- [DATA FOR THIS TASK]
====

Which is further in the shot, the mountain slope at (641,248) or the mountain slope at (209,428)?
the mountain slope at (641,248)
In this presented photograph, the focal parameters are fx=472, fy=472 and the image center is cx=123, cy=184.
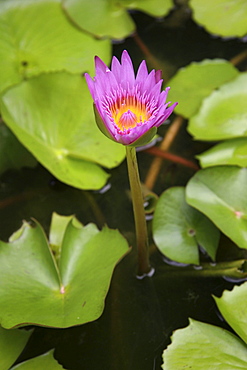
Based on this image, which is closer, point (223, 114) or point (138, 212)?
point (138, 212)

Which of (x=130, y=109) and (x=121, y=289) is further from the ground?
(x=130, y=109)

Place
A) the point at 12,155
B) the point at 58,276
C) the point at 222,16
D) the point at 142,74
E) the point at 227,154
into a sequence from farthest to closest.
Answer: the point at 222,16, the point at 12,155, the point at 227,154, the point at 58,276, the point at 142,74

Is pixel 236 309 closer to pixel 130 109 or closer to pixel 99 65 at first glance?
pixel 130 109

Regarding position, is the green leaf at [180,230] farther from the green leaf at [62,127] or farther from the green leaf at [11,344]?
the green leaf at [11,344]

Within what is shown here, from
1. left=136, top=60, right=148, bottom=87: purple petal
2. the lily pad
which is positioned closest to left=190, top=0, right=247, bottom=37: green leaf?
the lily pad

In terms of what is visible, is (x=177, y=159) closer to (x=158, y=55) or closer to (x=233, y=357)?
(x=158, y=55)

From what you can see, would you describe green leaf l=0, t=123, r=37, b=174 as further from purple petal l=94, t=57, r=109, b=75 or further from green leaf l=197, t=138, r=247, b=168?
purple petal l=94, t=57, r=109, b=75

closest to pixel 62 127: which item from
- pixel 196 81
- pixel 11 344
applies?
pixel 196 81
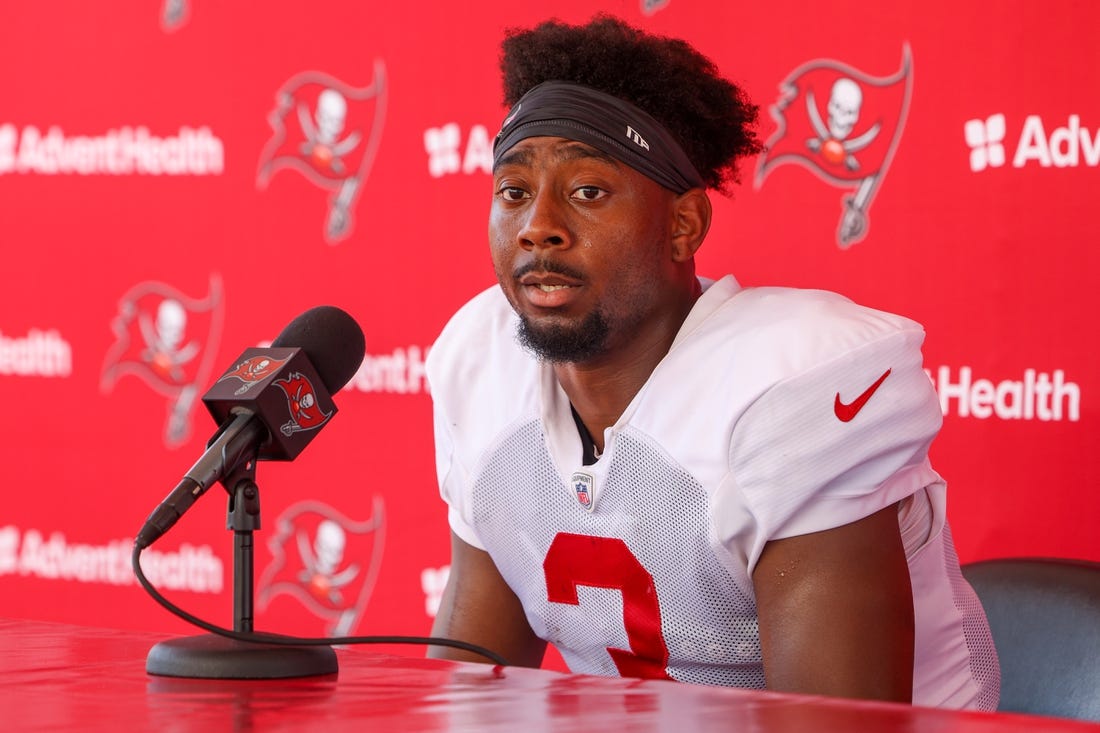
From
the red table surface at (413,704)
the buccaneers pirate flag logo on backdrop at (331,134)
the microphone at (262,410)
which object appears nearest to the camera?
the red table surface at (413,704)

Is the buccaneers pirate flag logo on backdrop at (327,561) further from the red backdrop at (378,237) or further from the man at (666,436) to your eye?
the man at (666,436)

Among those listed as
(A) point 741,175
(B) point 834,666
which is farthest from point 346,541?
(B) point 834,666

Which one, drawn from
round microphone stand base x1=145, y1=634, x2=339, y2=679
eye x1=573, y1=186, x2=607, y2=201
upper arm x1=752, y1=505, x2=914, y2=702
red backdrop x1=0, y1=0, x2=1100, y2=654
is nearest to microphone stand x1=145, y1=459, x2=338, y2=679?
round microphone stand base x1=145, y1=634, x2=339, y2=679

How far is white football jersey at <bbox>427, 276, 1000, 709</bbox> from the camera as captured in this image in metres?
1.24

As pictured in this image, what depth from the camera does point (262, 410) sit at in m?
0.98

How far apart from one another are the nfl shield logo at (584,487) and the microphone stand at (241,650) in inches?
16.5

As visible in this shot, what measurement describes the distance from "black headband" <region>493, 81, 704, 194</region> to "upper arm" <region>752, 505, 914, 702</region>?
40 centimetres

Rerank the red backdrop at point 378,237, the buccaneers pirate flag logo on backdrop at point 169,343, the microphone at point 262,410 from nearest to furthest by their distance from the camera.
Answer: the microphone at point 262,410 < the red backdrop at point 378,237 < the buccaneers pirate flag logo on backdrop at point 169,343

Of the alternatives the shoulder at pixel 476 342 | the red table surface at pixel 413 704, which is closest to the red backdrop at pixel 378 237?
the shoulder at pixel 476 342

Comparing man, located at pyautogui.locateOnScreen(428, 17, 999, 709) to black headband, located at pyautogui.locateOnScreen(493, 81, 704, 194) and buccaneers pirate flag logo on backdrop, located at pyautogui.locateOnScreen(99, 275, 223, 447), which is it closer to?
black headband, located at pyautogui.locateOnScreen(493, 81, 704, 194)

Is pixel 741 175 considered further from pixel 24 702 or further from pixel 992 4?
→ pixel 24 702

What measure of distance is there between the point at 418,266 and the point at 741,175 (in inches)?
23.3

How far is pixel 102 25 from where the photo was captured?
104 inches

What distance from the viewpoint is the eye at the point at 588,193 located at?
4.60 feet
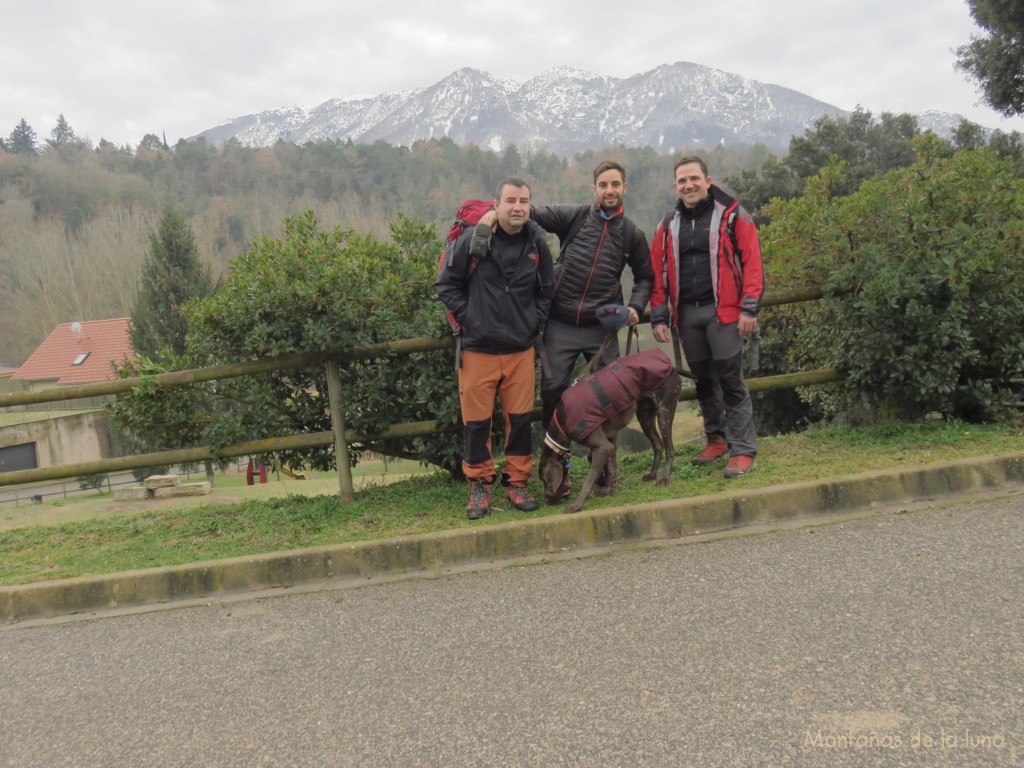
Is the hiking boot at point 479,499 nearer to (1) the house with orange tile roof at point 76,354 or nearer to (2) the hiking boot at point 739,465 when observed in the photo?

====

Word for word, quote the full listing, omitting every picture.

Which is further in the shot, the mountain slope at (641,248) or the mountain slope at (209,428)?
the mountain slope at (641,248)
In this presented photograph, the focal parameters are fx=472, fy=472 and the image center is cx=123, cy=184.
Based on this image, which is closer, point (223, 114) or point (138, 212)?
point (138, 212)

Which of (x=130, y=109) and (x=121, y=289) is further from the ground?
(x=130, y=109)

Place
A) the point at 12,155
B) the point at 58,276
C) the point at 222,16
D) the point at 142,74
E) the point at 227,154
into a sequence from farthest to closest.
Answer: the point at 222,16, the point at 12,155, the point at 227,154, the point at 58,276, the point at 142,74

Is pixel 236 309 closer to pixel 130 109 or closer to pixel 99 65 at first glance?
pixel 130 109

Regarding position, is the green leaf at [180,230] farther from the green leaf at [62,127] or farther from the green leaf at [11,344]?
the green leaf at [11,344]

Within what is shown here, from
1. left=136, top=60, right=148, bottom=87: purple petal
2. the lily pad
which is positioned closest to left=190, top=0, right=247, bottom=37: green leaf?
the lily pad

In terms of what is visible, is (x=177, y=159) closer to (x=158, y=55) or closer to (x=233, y=357)?
(x=158, y=55)

From what you can see, would you describe green leaf l=0, t=123, r=37, b=174 as further from purple petal l=94, t=57, r=109, b=75 or further from green leaf l=197, t=138, r=247, b=168?
purple petal l=94, t=57, r=109, b=75

closest to pixel 62 127: which item from
- pixel 196 81
- pixel 11 344
applies?
pixel 196 81
From
the red table surface at (413,704)
the buccaneers pirate flag logo on backdrop at (331,134)
the microphone at (262,410)
which object appears nearest to the camera?
the red table surface at (413,704)

Is the buccaneers pirate flag logo on backdrop at (327,561) further from the red backdrop at (378,237) or further from the man at (666,436) to your eye?
the man at (666,436)

Among those listed as
(A) point 741,175
(B) point 834,666
which is farthest from point 346,541?
(B) point 834,666

Which one, drawn from
round microphone stand base x1=145, y1=634, x2=339, y2=679
eye x1=573, y1=186, x2=607, y2=201
upper arm x1=752, y1=505, x2=914, y2=702
red backdrop x1=0, y1=0, x2=1100, y2=654
is nearest to microphone stand x1=145, y1=459, x2=338, y2=679?
round microphone stand base x1=145, y1=634, x2=339, y2=679

How far is white football jersey at <bbox>427, 276, 1000, 709</bbox> from the camera as captured in this image in metres?
1.24

As pictured in this image, what depth from the camera does point (262, 410) sit at in m?
0.98

How far apart from one another are the nfl shield logo at (584,487) and the microphone stand at (241,650) in inches?
16.5

As visible in this shot, what measurement describes the distance from "black headband" <region>493, 81, 704, 194</region> to "upper arm" <region>752, 505, 914, 702</region>?
40 centimetres

Rerank the red backdrop at point 378,237, the buccaneers pirate flag logo on backdrop at point 169,343, the microphone at point 262,410 from nearest to furthest by their distance from the camera.
Answer: the microphone at point 262,410 < the red backdrop at point 378,237 < the buccaneers pirate flag logo on backdrop at point 169,343

Of the alternatives the shoulder at pixel 476 342 | the red table surface at pixel 413 704, which is closest to the red backdrop at pixel 378 237?
the shoulder at pixel 476 342

Comparing man, located at pyautogui.locateOnScreen(428, 17, 999, 709) to black headband, located at pyautogui.locateOnScreen(493, 81, 704, 194) and buccaneers pirate flag logo on backdrop, located at pyautogui.locateOnScreen(99, 275, 223, 447), which is it closer to?
black headband, located at pyautogui.locateOnScreen(493, 81, 704, 194)

Is pixel 741 175 considered further from pixel 24 702 or further from pixel 992 4?
→ pixel 24 702

What measure of distance is there between the point at 418,266 and the point at 741,175 (in inches)?
23.3

How far is pixel 102 25 from where the photo was captured?
104 inches

What distance from the viewpoint is the eye at the point at 588,193 located at?
4.60 feet
Is the hiking boot at point 479,499 nearer to (1) the house with orange tile roof at point 76,354 or nearer to (2) the hiking boot at point 739,465 when observed in the photo?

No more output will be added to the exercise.